| Exercise prompt |
Repeat each line of the material exactly.

| Supplied material |
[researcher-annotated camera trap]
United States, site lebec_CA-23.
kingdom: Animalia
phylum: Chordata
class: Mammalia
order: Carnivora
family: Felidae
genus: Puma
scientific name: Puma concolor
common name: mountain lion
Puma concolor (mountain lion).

| Answer for this exercise |
[researcher-annotated camera trap]
United States, site lebec_CA-23.
kingdom: Animalia
phylum: Chordata
class: Mammalia
order: Carnivora
family: Felidae
genus: Puma
scientific name: Puma concolor
common name: mountain lion
Puma concolor (mountain lion).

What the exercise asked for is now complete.